**Passage shown:**
___
28. Oktober 1940
The division expects replacements. The units are nowhere near their target strength. Many soldiers are on leave, and those present – all "old people", i. e. long-serving soldiers – are only doing the most necessary service. The machine gun platoons and my mortar platoon do combat duty in the hilly area at the edge of the town, and the drivers do their stable duty.
My squad leaders – Sergeant Gartschock, Sergeant Lehmann, Sergeant Nadler – and I don't really have much to do. Only the spiess, Fritz Schulz, is conducting a terrible paper-war in the writing room. I myself always sleep late, have breakfast in quiet and then go to the stable which are only two hundred metres from my quarters on the same street. Every now and then I get a horse saddled and ride into the surroundings. I trot along the field paths, cross meadows and pastures, ride through the neighbouring villages and collect observations about the country and its people, climate and landscape, economy and traffic and whatever else interests me geographically.
It is not always going smoothly. Once, when I cross a meadow on a big strong animal at a light gallop, the bay is startled by a drainage ditch and bucks so that I fly over the animal's neck, somersault in the air and land on the meadow with feet and buttocks. Surprisingly, I didn't hurt myself the least and didn't even feel the slightest pain.
In Zobniów a young woman comes running to the window every time I ride along the village street. One day I approach her and find out that she is a former German who married a Pole before the war and lived in Poznan. Because of this marriage, she as a renegade German has nothing good to expect from the German authorities. When the Germans invaded, she fled from Poznan and now lives with her husband and mother in rather poor conditions. Her name is Helene Magdiarsch. Once when she was in my room I gave her a sandwich which she ate immediately. It was only then that I noticed how hungry she was. Another time I brought her a bag of coal to her house. She must have been hoping for such gifts when she flirted with me in the same way the German "Fräuleins" in the West did with the American occupation soldiers.
On one of these rides I once looked at an oil rig. The extensions of the Lviv oil field reach as far as here, and the drilling rigs are standing here on fields and meadows in considerable numbers, spoiling the landscape. The pumps are running day and night, puffing heavily to extract the viscous, greenish-brown oil. It then has to be refined in several stages. Its components vary from one area to another, and so paraffin is made from one type of oil, petrol from another, etc.
From time to time I also have to carry out orders from the company. Recently I had to get some slag with which we wanted to dry the roads in some areas of the company. I rode to a railway employee whose house was on the outskirts of town. On arrival I tied my horse to the garden fence with the bridle and entered the house. While I was talking to the Pole, he suddenly points his arm outside. I look through the window and can just about see my horse running his head along the fence, stripping the bridle and slowly moving away. I am outside like lightning, but the closer I get to the animal, the faster his stride becomes. Then I jump up in one leap and just manage to grab the stirrup. The sorrel starts to trot and drags me along on the ground. Luckily he gets into a high snowdrift in which he sinks to his stomach. There he stops. Now I grab his mane and lead him out. He even goes along quite well. Now I put the bridle back on him and ride home. That would have been a gleeful laugh if I had come back on foot!
___
**Information provided:**
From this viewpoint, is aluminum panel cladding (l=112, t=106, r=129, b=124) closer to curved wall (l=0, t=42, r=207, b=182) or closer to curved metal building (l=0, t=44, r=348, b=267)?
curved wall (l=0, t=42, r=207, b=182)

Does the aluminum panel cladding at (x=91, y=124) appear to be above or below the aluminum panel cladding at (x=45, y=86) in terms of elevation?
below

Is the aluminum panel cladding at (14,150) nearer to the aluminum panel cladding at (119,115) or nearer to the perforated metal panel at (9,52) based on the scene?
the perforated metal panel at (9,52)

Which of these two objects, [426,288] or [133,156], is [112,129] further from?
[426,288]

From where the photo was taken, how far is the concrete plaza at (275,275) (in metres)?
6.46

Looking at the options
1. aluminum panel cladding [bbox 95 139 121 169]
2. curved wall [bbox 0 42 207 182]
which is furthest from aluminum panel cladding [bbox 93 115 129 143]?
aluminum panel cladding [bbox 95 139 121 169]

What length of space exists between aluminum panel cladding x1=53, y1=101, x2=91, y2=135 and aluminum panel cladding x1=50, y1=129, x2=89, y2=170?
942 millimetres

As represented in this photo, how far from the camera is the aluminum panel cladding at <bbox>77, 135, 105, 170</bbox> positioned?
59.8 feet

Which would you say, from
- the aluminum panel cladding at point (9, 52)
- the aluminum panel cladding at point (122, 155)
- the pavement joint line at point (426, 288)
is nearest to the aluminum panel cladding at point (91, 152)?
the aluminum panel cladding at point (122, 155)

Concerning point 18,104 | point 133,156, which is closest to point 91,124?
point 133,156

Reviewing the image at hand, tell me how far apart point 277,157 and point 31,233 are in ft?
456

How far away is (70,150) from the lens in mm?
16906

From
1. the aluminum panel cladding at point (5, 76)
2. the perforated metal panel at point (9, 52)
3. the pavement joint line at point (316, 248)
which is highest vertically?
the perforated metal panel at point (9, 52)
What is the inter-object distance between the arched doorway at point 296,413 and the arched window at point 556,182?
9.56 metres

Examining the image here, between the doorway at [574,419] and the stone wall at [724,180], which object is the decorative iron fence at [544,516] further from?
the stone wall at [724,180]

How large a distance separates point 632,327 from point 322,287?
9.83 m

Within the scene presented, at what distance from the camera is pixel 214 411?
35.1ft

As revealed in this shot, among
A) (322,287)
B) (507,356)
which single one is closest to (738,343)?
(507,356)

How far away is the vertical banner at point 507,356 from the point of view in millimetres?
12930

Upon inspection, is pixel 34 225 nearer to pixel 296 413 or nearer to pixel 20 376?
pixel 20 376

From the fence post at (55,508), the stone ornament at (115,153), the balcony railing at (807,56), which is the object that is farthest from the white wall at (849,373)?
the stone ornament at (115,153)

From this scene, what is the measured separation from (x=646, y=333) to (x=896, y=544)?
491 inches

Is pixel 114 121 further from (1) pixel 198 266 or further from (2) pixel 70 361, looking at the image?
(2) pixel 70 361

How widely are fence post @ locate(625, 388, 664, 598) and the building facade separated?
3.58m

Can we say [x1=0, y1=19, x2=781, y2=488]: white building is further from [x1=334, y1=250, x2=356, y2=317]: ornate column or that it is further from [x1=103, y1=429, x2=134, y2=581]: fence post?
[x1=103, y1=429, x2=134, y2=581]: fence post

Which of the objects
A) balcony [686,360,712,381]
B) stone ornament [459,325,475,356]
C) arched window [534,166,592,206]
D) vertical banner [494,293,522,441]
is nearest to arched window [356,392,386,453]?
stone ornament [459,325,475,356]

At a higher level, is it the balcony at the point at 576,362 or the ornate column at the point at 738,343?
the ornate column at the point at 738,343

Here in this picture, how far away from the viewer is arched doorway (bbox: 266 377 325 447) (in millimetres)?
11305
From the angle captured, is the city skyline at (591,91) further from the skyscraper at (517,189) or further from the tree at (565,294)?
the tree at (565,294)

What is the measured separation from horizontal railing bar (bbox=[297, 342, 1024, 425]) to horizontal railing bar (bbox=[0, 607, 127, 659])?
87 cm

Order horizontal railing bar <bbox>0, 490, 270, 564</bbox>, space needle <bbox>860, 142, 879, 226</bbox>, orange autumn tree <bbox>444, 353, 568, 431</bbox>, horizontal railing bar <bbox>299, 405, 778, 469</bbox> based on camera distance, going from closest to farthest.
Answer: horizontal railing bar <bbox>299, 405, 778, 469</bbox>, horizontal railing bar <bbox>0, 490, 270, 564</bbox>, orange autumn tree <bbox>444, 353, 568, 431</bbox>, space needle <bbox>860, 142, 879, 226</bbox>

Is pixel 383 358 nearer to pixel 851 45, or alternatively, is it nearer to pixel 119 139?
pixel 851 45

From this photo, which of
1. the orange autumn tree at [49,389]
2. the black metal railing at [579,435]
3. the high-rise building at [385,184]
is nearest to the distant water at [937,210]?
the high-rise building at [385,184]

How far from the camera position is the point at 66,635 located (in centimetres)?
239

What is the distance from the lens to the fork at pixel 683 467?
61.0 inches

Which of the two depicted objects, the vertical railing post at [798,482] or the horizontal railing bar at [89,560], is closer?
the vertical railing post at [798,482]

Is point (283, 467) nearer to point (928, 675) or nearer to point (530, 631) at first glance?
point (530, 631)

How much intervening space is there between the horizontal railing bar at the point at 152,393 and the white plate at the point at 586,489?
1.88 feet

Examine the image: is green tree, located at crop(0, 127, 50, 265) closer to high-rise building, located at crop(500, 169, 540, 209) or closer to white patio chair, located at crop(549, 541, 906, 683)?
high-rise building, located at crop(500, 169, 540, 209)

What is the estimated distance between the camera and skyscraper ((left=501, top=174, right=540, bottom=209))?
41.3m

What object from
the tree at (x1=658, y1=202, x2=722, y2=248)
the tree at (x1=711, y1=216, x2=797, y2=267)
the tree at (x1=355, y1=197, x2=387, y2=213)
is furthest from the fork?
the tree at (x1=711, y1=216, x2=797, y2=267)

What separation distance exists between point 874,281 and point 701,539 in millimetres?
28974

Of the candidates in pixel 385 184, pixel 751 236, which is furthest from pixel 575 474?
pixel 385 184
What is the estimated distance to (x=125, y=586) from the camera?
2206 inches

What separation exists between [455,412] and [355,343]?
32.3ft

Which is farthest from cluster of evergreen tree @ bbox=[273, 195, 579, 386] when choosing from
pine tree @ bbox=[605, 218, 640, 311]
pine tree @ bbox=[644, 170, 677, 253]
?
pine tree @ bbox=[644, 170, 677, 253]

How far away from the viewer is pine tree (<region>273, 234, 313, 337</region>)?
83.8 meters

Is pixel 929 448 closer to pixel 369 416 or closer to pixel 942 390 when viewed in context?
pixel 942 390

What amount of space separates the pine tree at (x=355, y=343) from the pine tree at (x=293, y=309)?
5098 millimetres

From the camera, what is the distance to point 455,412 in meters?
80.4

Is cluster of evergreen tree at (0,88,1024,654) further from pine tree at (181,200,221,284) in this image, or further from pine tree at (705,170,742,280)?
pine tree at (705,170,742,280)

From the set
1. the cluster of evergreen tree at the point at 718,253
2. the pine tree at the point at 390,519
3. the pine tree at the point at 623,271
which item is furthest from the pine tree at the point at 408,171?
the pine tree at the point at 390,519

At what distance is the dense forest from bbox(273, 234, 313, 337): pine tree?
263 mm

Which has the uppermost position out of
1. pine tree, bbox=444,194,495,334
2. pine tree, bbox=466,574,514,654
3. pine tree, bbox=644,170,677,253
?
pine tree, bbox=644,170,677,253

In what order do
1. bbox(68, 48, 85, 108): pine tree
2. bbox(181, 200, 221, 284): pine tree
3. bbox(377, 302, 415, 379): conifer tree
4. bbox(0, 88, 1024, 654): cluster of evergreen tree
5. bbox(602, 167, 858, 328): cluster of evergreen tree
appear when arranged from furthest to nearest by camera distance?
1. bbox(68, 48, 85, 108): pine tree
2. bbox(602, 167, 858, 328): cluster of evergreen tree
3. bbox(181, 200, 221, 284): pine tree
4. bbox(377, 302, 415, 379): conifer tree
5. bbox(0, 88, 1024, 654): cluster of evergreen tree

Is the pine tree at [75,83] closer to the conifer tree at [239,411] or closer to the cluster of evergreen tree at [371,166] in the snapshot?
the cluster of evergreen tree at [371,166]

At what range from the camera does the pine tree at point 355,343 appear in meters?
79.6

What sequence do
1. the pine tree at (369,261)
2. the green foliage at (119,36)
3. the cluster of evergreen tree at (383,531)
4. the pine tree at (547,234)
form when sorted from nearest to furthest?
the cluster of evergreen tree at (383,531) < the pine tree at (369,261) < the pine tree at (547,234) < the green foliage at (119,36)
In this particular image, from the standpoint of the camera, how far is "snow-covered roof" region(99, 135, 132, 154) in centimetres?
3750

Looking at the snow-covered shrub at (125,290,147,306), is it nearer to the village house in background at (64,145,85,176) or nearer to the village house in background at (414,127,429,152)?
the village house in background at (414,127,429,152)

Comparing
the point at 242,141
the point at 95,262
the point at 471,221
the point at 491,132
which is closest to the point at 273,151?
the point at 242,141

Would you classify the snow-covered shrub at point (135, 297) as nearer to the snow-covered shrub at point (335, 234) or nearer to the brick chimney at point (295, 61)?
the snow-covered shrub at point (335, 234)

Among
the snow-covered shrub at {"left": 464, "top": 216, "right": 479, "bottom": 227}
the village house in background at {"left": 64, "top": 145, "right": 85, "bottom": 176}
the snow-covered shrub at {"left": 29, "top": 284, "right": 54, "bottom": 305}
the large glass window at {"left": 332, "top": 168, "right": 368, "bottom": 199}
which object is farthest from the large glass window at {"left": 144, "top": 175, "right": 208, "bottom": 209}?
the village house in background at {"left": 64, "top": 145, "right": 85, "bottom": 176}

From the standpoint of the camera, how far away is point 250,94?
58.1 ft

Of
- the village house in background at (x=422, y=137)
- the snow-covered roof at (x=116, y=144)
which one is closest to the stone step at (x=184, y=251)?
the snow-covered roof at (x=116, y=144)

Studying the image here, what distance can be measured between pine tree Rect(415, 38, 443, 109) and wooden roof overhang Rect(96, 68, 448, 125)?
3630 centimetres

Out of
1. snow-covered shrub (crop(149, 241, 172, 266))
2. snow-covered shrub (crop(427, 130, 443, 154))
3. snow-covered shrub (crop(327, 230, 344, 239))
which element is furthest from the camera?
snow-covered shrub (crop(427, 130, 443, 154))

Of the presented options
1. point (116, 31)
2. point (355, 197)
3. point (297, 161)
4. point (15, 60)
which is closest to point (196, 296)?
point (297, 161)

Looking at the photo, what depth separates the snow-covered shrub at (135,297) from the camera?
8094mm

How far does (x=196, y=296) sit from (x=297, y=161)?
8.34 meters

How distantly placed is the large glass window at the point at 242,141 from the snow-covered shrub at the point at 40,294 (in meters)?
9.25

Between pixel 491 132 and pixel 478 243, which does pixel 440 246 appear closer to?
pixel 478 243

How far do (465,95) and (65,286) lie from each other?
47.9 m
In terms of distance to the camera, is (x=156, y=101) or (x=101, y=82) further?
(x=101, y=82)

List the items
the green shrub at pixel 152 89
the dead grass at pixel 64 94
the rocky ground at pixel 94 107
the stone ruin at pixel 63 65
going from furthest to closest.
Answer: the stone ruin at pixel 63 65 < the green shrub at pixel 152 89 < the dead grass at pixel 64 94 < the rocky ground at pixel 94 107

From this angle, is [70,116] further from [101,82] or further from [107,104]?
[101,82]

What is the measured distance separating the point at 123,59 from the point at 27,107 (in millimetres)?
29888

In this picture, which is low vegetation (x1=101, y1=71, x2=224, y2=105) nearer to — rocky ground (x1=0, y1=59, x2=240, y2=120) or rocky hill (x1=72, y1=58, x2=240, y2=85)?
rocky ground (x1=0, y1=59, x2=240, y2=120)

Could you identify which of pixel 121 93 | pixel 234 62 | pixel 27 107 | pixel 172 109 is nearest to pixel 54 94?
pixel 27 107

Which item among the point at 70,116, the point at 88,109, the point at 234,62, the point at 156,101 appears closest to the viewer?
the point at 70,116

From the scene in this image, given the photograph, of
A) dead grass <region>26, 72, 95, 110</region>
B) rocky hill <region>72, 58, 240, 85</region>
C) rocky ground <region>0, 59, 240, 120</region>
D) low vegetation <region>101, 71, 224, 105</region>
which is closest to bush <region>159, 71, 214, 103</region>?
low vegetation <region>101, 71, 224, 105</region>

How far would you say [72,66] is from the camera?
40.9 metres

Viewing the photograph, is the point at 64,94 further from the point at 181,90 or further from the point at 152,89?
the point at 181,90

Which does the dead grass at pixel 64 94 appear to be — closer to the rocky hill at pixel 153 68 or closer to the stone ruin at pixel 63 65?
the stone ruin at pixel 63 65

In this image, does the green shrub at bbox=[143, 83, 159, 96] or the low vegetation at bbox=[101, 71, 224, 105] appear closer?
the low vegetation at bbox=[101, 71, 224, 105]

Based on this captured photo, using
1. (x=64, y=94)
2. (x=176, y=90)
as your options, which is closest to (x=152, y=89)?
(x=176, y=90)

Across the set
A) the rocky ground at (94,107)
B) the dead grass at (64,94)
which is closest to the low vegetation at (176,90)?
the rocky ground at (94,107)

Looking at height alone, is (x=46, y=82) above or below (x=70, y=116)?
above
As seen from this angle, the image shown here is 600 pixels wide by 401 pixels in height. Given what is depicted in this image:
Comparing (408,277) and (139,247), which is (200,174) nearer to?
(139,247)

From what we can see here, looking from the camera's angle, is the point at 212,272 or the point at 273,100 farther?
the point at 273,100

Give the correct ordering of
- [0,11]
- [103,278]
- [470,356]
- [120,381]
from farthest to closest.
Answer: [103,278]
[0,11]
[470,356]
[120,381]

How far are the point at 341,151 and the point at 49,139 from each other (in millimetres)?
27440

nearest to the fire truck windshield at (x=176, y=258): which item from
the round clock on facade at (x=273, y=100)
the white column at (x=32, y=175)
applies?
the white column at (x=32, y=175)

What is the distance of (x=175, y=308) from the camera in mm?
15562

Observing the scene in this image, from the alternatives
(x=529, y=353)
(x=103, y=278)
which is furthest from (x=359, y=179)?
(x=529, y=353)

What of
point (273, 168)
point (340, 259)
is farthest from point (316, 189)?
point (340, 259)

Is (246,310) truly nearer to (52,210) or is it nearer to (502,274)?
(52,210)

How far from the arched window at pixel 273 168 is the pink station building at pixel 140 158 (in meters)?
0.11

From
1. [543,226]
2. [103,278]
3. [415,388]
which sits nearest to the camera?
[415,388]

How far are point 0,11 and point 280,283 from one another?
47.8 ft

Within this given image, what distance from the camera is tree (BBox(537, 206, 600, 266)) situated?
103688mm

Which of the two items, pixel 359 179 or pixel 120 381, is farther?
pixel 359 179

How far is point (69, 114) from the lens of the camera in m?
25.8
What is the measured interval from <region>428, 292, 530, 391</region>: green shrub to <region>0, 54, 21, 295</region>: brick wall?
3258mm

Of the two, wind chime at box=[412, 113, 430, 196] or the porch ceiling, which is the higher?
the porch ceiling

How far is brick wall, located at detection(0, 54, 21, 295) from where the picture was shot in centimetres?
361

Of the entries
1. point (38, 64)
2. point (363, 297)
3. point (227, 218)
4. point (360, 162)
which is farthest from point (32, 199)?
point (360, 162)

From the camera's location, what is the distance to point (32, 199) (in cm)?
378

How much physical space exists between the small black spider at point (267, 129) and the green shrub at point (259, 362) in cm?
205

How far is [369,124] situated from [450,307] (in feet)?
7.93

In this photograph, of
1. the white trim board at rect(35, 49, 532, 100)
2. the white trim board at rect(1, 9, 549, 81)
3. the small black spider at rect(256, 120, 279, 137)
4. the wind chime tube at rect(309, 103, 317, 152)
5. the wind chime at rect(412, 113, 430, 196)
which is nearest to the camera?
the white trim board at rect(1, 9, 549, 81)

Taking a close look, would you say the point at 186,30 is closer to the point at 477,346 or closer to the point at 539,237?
___
**What to work on:**
a) Name every squad leader whom the writer of the October 1940 war diary lists.
b) According to the October 1940 war diary, why can Helene Magdiarsch expect nothing good from the German authorities?
c) Resume the October 1940 war diary after its closing sentence.

**In response:**
a) Sergeant Gartschock, Sergeant Lehmann, Sergeant Nadler

b) She is a former German who married a Pole before the war. Because of that marriage, she is regarded as a renegade German.

c)
Another order was much more unpleasant. I had been sent out to the surrounding villages with several vehicles to requisition hay for our horses. I am standing in the farmhouse of the Polish starost (mayor) who resignedly tells me the farms where I can still get hay. We are probably not the first to requisition, and there is not much left. The light-blond daughter of the starost walks past me with cold contempt and touches me with a hostile look. Icons and a crucifix are hanging on the wall. ‘God, what madness’, I have to think, ‘we are both members of the same Catholic Church, brothers in faith, and must hurt each other so much!’ But I cannot tell him. I feel sorry for the starost, and then, as I watch our drivers pile the hay on the vehicles to form mountains, I stop the loading early and leave.
What comforts me is the fact that, on the other hand, we are also doing good, too. Every day we lend a number of our horse teams to Polish farmers who use them for ploughing or other work. We also lend teams to the Polish monastery, and I was very happy about the nice way in which Fritz Schulz gave them to the sisters. Those who are interested pick up the teams and associated drivers themselves. It was convenient that the same drivers always went to the same place of work. Nevertheless there was great laughter when a girl with unmistakable interest requested her "Paul" again. The people gather in front of the stable in the morning and Fritz then always organises a kind of auction with a lot of humour.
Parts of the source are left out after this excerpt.